Stored data entries

== Segment start ==

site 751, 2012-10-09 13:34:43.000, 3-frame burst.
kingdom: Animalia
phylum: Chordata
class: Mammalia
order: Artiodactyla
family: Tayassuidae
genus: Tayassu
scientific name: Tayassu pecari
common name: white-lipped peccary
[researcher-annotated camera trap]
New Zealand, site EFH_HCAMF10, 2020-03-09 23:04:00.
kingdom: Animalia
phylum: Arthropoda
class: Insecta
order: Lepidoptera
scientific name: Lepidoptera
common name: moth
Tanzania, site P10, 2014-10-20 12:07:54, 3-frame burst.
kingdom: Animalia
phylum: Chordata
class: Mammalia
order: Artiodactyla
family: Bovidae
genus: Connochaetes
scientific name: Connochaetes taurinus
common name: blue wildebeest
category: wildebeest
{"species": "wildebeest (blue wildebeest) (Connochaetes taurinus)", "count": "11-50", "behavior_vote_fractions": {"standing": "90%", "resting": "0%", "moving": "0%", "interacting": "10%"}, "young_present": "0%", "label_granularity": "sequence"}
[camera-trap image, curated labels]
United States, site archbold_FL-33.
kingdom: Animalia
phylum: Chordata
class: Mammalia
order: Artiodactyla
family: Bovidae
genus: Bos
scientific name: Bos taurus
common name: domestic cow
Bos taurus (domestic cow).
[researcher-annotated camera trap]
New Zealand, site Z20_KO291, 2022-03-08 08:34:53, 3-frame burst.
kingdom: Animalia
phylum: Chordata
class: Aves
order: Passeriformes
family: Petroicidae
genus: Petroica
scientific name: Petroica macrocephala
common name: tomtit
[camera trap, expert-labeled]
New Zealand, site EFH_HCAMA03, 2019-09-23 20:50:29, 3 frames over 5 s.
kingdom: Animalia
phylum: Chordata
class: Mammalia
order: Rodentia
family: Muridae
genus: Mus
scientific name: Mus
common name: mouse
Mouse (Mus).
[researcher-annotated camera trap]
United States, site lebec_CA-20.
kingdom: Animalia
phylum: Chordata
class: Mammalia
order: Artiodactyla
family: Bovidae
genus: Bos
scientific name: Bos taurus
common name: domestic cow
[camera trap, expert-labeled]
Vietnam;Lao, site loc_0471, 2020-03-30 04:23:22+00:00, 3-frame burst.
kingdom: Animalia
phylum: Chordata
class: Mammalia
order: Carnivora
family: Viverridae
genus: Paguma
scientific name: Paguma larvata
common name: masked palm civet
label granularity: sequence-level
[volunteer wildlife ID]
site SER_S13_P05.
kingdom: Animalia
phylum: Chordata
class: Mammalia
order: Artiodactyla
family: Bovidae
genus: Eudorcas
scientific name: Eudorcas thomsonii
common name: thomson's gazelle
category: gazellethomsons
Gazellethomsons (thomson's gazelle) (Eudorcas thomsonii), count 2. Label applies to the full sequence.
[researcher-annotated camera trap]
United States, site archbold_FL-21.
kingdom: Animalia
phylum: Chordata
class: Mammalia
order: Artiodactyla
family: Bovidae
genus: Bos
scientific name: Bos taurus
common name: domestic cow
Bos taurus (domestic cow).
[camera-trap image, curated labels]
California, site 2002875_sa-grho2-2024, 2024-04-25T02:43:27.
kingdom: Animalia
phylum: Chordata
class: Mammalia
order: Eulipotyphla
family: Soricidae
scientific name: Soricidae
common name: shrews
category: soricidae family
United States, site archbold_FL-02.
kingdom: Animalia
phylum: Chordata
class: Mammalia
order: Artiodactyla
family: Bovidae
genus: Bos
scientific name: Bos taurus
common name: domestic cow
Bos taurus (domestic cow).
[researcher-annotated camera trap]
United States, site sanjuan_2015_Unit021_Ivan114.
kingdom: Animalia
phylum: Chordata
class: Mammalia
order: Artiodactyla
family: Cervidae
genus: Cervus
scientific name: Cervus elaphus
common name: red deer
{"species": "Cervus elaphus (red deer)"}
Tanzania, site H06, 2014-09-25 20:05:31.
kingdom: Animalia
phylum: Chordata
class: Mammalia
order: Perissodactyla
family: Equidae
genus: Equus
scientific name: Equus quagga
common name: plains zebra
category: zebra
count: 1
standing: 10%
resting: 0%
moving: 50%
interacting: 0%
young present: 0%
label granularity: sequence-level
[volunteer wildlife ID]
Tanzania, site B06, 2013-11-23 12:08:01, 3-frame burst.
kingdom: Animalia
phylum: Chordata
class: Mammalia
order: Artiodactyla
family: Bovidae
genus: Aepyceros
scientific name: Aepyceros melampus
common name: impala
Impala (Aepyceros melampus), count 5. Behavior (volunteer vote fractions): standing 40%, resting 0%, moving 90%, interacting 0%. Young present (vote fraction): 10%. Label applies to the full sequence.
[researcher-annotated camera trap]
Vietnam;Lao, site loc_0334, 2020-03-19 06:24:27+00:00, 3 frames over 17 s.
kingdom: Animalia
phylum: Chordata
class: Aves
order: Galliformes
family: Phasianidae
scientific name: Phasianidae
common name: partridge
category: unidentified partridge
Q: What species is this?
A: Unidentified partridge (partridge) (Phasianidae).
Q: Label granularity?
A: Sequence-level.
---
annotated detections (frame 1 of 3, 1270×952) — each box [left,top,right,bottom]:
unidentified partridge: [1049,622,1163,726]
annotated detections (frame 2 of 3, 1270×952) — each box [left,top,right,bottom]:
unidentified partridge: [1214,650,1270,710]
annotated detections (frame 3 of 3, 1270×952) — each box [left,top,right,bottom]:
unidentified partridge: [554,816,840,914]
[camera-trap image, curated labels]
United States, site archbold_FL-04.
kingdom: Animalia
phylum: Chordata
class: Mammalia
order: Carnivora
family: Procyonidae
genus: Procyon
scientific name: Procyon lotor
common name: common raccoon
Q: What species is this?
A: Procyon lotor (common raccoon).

== Segment end ==

◆ Required action
Show every line of the records above that contains the word "wildebeest".

◆ Answer to this exercise
common name: blue wildebeest
category: wildebeest
{"species": "wildebeest (blue wildebeest) (Connochaetes taurinus)", "count": "11-50", "behavior_vote_fractions": {"standing": "90%", "resting": "0%", "moving": "0%", "interacting": "10%"}, "young_present": "0%", "label_granularity": "sequence"}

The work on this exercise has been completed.